Ten sherpas and five climbers had set off from the South Col (7,980m) at 9.30 pm on 22nd May. In a bitterly cold wind we had crossed the South Col Glacier, and steep climbing had led to the 40 degree Triangular Face. The spindrift driven by the strong winds had filled in the previous steps, so breaking trail was hard work. We arrived at the Balcony in good time and took a short break, but a combination of the cold, the dark and the wind meant it was better to be moving.
The cold clear starlight night silhouetted the South Ridge, which lead through a loose rocky section up towards the South Summit. The head-torches of our party twinkled above us as we tackled the steep rock. After climbing through the night, the red glow of dawn filled the sky over Makalu. With each breathless step we had climbed higher until we crested the South Summit; beyond lay the Hillary Step and the summit of Everest. An Xtreme dream was about to be realised.


Between the South Summit and the Hillary Step there is a switchback ridge made up of huge surreal whipped meringue cornices which overhang both the Kangshung Face to the East and the South West Face to the West. There was a strong cross wind, and with drops of over 8,000 feet on either side and clearly this was no place to fall. I turned the flow rate on my oxygen cylinder from 2 to 3.5 litres per minute for the final hour of the climb. The route twists and turns along a knife edge ridge to reach the Hilary Step. This short steep segment was adorned with a mass of rope, mostly old and tatty but there was at least one in reasonable condition. Having surmounted the Step, a further 2-300m of relatively flat ground led to the summit of Everest, the highest point on earth.

**EXERCISE REQUIREMENTS:** Echo the Everest climb account word for word, everything from "Between the South" down to "point on earth.". Rely only on the Everest climb account above, without any outside knowledge.

**DATASET RECORDS:**
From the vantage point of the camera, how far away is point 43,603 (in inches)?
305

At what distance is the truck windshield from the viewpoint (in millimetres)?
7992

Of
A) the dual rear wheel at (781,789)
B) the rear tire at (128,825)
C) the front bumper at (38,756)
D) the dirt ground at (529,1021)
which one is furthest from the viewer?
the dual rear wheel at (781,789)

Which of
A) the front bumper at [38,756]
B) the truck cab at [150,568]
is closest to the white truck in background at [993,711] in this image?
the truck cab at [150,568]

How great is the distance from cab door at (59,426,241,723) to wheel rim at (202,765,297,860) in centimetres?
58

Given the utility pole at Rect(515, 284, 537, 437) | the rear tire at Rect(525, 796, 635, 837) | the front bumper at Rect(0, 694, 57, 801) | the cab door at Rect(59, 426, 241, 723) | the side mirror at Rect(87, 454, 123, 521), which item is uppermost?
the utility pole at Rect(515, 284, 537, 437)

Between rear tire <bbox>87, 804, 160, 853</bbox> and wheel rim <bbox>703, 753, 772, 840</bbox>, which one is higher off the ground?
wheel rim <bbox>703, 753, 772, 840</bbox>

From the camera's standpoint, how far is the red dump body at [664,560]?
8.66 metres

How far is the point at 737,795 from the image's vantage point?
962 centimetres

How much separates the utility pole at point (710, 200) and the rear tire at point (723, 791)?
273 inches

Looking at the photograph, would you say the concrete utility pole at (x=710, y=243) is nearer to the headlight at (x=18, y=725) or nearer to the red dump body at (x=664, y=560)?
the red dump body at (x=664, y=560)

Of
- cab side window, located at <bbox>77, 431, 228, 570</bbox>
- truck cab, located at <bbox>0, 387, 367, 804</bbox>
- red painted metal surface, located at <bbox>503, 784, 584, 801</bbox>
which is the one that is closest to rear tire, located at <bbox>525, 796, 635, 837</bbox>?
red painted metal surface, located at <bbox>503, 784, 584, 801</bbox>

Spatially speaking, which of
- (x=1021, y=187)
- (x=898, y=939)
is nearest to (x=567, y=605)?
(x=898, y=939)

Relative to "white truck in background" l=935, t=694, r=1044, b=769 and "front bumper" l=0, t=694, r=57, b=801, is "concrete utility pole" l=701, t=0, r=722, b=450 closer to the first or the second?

**RESULT OF THE TASK:**
Between the South Summit and the Hillary Step there is a switchback ridge made up of huge surreal whipped meringue cornices which overhang both the Kangshung Face to the East and the South West Face to the West. There was a strong cross wind, and with drops of over 8,000 feet on either side and clearly this was no place to fall. I turned the flow rate on my oxygen cylinder from 2 to 3.5 litres per minute for the final hour of the climb. The route twists and turns along a knife edge ridge to reach the Hilary Step. This short steep segment was adorned with a mass of rope, mostly old and tatty but there was at least one in reasonable condition. Having surmounted the Step, a further 2-300m of relatively flat ground led to the summit of Everest, the highest point on earth.